Ce qui est frappant dans la communication du premier ministre, Jean Castex, c’est son absence d’empathie. Il annonce les décisions de manière mécanique, froide. Son visage est inexpressif. Il ne joue pas à « faire croire à », à « donner l’impression de ». C’est en quoi il diffère principalement d’E. Macron qui a fait du théâtre à l’école, comme on sait.
Et pourtant, ce que vivent les hommes et les femmes, tous confrontés à des degrés divers aux problèmes que créent, en plus de ceux des crises socioéconomiques ordinaires, l’épidémie et son lot d’interdits, est de l’ordre à proprement parler du tragique : c’est la vie qui est en jeu.
Le décalage entre le ton des énoncés de gestion politique et la réalité vécue me semble être l’expression d’un discours nécessairement implicite et dont ce premier ministre, choisi par le président, est le signe : les plus forts s’en sortiront, les autres disparaîtront, c’est la « loi naturelle ».
D’un côté, les mesures d’interdiction qui, pour autant qu’elles limitent la contagion, ne résolvent rien, de l’autre la vaccination dont les incertitudes d’efficacité et les aléas de production peuvent contribuer à renforcer l’idée qu’au fond, la prise en compte du commun est secondaire parce qu’il n’y a pas de prise sur l’événement. Du moins pour le moment.
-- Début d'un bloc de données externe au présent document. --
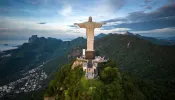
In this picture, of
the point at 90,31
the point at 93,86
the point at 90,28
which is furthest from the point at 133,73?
the point at 93,86

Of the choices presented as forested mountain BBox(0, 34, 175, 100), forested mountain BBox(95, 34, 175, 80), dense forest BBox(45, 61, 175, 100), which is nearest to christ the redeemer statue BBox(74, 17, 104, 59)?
dense forest BBox(45, 61, 175, 100)

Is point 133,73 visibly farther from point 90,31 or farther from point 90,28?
point 90,28

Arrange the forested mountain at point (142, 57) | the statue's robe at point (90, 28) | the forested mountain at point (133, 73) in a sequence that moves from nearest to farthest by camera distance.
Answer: the forested mountain at point (133, 73) → the statue's robe at point (90, 28) → the forested mountain at point (142, 57)

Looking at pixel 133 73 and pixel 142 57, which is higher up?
pixel 142 57

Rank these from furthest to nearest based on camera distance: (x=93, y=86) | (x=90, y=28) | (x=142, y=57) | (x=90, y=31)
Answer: (x=142, y=57) < (x=90, y=31) < (x=90, y=28) < (x=93, y=86)

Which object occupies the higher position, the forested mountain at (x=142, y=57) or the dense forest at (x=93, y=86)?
the dense forest at (x=93, y=86)

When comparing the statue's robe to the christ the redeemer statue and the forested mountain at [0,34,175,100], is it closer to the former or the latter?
the christ the redeemer statue

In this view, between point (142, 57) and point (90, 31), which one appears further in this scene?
point (142, 57)

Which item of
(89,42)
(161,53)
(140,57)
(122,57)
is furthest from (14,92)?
(89,42)

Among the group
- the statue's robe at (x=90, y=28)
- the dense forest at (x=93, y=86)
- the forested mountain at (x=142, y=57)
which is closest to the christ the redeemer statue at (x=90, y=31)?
the statue's robe at (x=90, y=28)

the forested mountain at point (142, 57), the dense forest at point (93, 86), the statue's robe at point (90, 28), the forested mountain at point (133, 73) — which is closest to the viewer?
the dense forest at point (93, 86)

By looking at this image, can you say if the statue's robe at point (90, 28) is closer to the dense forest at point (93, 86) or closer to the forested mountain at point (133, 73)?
the dense forest at point (93, 86)
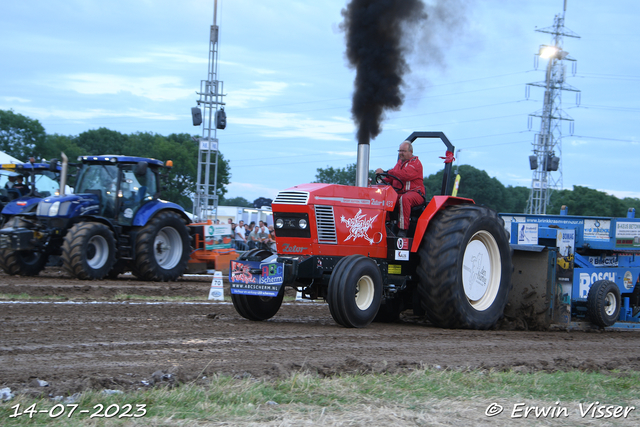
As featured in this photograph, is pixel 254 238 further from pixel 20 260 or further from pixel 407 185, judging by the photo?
pixel 407 185

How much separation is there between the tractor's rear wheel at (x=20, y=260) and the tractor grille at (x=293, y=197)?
7779mm

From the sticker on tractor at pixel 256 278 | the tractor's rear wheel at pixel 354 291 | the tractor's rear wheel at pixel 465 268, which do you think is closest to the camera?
the tractor's rear wheel at pixel 354 291

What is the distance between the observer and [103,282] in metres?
13.3

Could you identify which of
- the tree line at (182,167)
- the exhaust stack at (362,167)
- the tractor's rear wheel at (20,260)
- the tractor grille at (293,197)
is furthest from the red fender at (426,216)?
the tree line at (182,167)

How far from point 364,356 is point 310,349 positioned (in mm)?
543

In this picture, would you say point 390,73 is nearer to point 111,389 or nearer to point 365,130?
point 365,130

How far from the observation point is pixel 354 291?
749 cm

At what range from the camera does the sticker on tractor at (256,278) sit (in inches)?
302

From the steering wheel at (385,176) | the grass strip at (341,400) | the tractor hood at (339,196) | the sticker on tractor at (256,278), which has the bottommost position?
the grass strip at (341,400)

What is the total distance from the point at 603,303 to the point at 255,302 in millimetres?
4703

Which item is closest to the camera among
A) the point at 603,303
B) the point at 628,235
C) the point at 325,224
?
the point at 325,224

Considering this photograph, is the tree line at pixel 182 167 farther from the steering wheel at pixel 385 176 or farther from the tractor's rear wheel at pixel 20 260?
the steering wheel at pixel 385 176

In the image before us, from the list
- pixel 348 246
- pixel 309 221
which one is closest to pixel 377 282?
pixel 348 246

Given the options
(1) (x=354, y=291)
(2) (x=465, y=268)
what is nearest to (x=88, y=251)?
(1) (x=354, y=291)
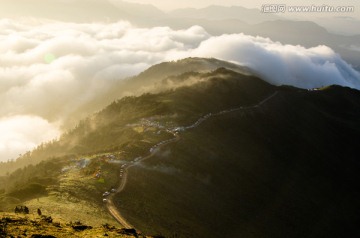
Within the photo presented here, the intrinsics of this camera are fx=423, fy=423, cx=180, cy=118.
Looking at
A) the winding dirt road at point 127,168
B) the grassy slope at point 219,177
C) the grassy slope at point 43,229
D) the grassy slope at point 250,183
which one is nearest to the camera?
the grassy slope at point 43,229

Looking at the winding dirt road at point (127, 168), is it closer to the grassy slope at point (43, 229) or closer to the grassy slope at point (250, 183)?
the grassy slope at point (250, 183)

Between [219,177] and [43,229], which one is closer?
[43,229]

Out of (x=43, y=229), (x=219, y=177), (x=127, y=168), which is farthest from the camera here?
(x=219, y=177)

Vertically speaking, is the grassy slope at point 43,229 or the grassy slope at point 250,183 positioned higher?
the grassy slope at point 43,229

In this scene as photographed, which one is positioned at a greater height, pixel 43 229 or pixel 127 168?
pixel 43 229

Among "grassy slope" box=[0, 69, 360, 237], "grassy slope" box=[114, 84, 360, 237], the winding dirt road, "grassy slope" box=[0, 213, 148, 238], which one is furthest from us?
"grassy slope" box=[114, 84, 360, 237]

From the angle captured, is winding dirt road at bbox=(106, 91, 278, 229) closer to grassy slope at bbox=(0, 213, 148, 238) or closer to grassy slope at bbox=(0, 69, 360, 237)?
grassy slope at bbox=(0, 69, 360, 237)

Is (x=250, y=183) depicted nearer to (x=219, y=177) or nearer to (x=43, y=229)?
(x=219, y=177)

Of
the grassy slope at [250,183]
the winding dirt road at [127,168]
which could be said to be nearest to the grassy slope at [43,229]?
the winding dirt road at [127,168]

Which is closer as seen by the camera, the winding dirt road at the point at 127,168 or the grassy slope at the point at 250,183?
the winding dirt road at the point at 127,168

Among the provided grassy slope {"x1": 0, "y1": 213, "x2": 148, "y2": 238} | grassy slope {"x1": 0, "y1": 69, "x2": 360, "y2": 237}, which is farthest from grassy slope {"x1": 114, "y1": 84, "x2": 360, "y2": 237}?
grassy slope {"x1": 0, "y1": 213, "x2": 148, "y2": 238}

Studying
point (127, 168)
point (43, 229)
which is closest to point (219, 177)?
point (127, 168)

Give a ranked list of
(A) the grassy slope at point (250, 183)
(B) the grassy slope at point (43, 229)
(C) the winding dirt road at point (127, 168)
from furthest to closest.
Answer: (A) the grassy slope at point (250, 183), (C) the winding dirt road at point (127, 168), (B) the grassy slope at point (43, 229)

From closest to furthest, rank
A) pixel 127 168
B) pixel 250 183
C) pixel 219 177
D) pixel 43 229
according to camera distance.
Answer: pixel 43 229, pixel 127 168, pixel 219 177, pixel 250 183
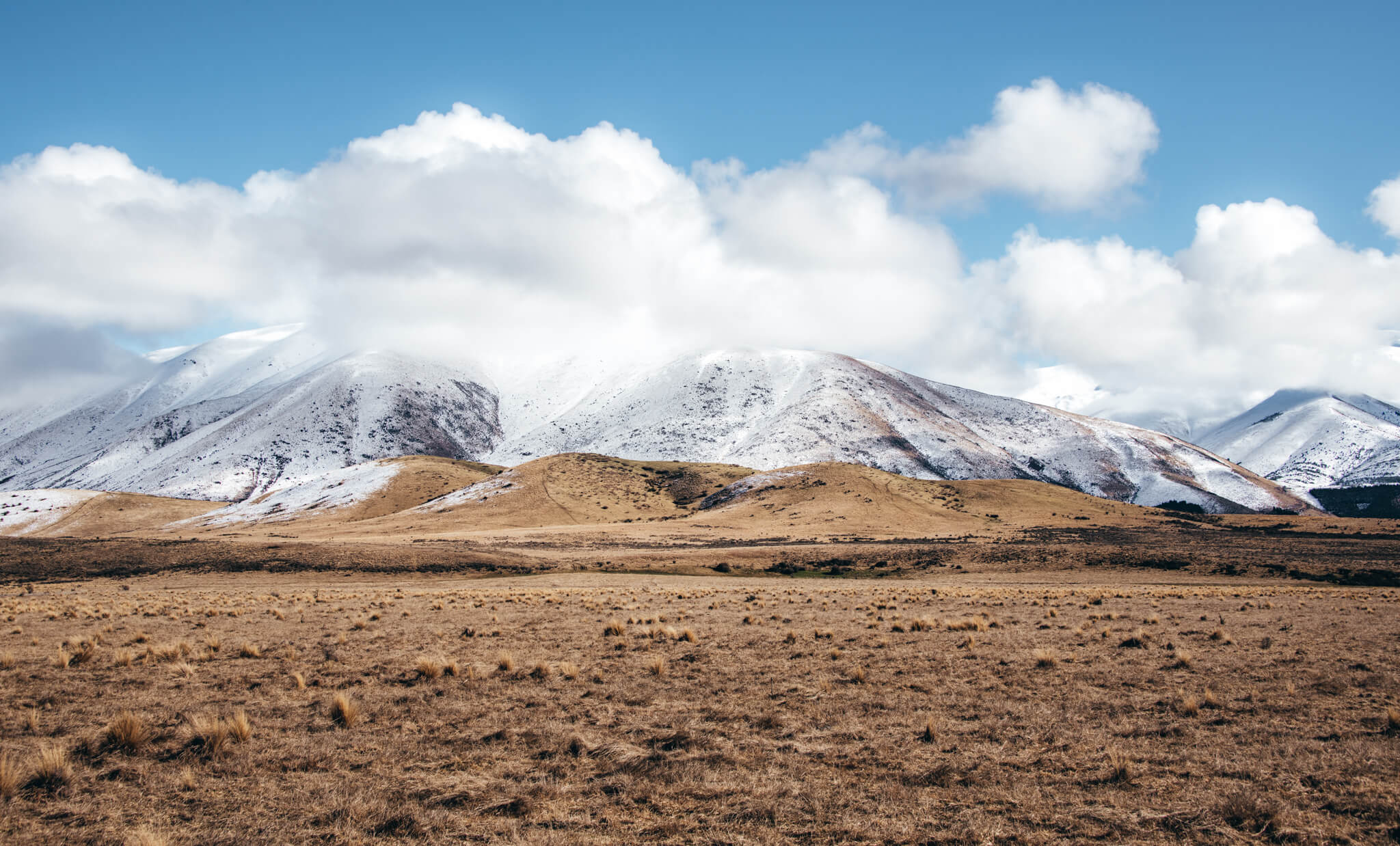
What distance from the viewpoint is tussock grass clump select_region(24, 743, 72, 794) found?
9359mm

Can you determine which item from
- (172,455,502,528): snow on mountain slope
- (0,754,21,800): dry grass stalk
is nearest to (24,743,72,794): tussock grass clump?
(0,754,21,800): dry grass stalk

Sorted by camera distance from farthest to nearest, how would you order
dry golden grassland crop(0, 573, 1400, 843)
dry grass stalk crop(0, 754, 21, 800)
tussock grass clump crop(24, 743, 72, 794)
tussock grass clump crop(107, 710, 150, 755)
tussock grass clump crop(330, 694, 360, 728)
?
tussock grass clump crop(330, 694, 360, 728) → tussock grass clump crop(107, 710, 150, 755) → tussock grass clump crop(24, 743, 72, 794) → dry grass stalk crop(0, 754, 21, 800) → dry golden grassland crop(0, 573, 1400, 843)

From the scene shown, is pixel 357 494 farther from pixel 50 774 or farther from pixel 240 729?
pixel 50 774

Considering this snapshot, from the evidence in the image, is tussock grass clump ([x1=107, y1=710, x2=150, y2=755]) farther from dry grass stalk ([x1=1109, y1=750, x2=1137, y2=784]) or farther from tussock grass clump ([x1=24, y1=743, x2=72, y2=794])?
dry grass stalk ([x1=1109, y1=750, x2=1137, y2=784])

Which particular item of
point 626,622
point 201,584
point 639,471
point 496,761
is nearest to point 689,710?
point 496,761

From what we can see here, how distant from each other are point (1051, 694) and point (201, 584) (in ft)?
159

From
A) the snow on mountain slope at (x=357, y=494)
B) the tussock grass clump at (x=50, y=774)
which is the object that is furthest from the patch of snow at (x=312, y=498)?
the tussock grass clump at (x=50, y=774)

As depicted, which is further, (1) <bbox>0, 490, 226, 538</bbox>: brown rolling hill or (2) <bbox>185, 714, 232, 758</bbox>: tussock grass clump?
(1) <bbox>0, 490, 226, 538</bbox>: brown rolling hill

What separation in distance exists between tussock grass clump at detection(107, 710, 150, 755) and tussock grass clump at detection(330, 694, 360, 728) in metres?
2.65

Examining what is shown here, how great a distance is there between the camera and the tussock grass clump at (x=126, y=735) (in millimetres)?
10938

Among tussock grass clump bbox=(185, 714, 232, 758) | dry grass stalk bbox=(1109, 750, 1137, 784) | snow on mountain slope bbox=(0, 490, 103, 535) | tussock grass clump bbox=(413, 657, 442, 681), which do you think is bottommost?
dry grass stalk bbox=(1109, 750, 1137, 784)

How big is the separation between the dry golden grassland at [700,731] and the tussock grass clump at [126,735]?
5 centimetres

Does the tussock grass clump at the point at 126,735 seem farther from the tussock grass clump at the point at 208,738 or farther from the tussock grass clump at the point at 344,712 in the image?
the tussock grass clump at the point at 344,712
Œdipe Roi, tragédie écrite par Sophocle il y a près de 2500 ans, raconte le malheur d’une cité (Thèbes) frappée par un mal qui met en cause la vie dans sa globalité. Œdipe, dont l’accession au pouvoir constitue le cœur du récit, en trouve la cause en procédant d’une manière qui s’apparente à la psychanalyse : par la parole, le questionnement, il retourne dans sa propre histoire pour tenter de comprendre, puis, quand il a compris, se crève les yeux pour éradiquer le mal commun et trouver la paix pour lui-même.
L’essentiel humain, dit, entre autres, la métaphore, est intérieur.
Rien, dans l’attitude du premier ministre n’évoque une intériorité.